Say I had a kid, and say that I am driving the kid someplace, but have failed to buckle him/her into the child safety seat. We get into an accident. The kid is uninjured.
My failure to take the appropriate measure to protect the kid from injury is still a negligence on my part, regardless of what happened next. Physical harm to the kid was a reasonably foreseeable consequence of my failure to act. Kid's lack of injury is just luck; I'm still responsible for having put him/her at risk.
Likewise, the fact that the woman chose to turn her newly bought gun on herself without trying it out on someone else first may be fortunate for the public at large. But the fact of that good fortune does not put paid to the question of whether WalMart was negligent in selling her the gun in the first place.
Would it be reasonable to expect Wal-Mart to make a list of every customer who has ever exhibited erratic behavior in the store, to maintain the list in perpetuity, and keep every person who works at the store aware of all the "undesirable" customers so they can make judgement calls as to whether or not to sell them firearms (or anything else that has potential for abuse)?
Exhibiting "erratic behavior" is one thing; getting hauled out in handcuffs after having attacked someone is another. Why would it be unreasonable to expect WalMart to keep a roster of people who had been arrested for committing violent acts on its property?
WalMart is not really comparable to your neighborhood bar. This is a company that uses high-tech tags to monitor its inventory and automatically put in orders whenever the supply of a given product drops below a certain number on the display shelves. How burdensome could it possibly be for WalMart to devote a tiny bit of its remarkable systematics to protect its workers and customers from the known-dangerous individuals that they have encountered and might encounter again?

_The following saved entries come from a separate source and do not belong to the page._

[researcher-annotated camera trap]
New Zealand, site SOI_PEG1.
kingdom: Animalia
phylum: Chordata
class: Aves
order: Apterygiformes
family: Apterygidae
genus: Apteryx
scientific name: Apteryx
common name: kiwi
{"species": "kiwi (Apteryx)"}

The worker who sold the gun cannot be expected to have known any better. The organization that the employee was working for, however, did possess relevant knowledge about the customer, and was -- I argue -- responsible for what it did, or failed to do, with that knowledge.
Gun dealers use objective criteria in determining whether or not to process a sale. Getting into a fight in a Wal-Mart (or having a prescription for Thorazine or lithium) is not grounds for being disqualified from owning a gun. If Wal-Mart had made the necessary mental connections and used its discretion to decline the sale of that weapon, the woman could simply have gone to any other place that sells guns and bought one anyway. IOW she'd probably still be dead.
Fighting (or in this case, being arrested for attacking someone) on store property or having a thorazine prescription may not be reasons for government seizure of a person's weaponry, but they may very well justify a dealer refusing to make a sale. Is there some law that states that a firearms dealer
must sell a weapon to anyone who passes the database check? Rom, I believe, says no.
It's true that the woman, had she been denied a gun at WalMart, might simply have gone somewhere that she was unknown, and bought one there. But had that happened, WalMart would not have exposed itself to liability for negligence in this case. As it turned out, they
did expose themselves to liability, and have been sued as a consequence. Which is too bad for them, I suppose. But I really don't see why they must automatically be let off the hook for their bad judgement just because the woman might ultimately have killed herself anyway, even if the company had exercised good judgement and refused to sell her a gun.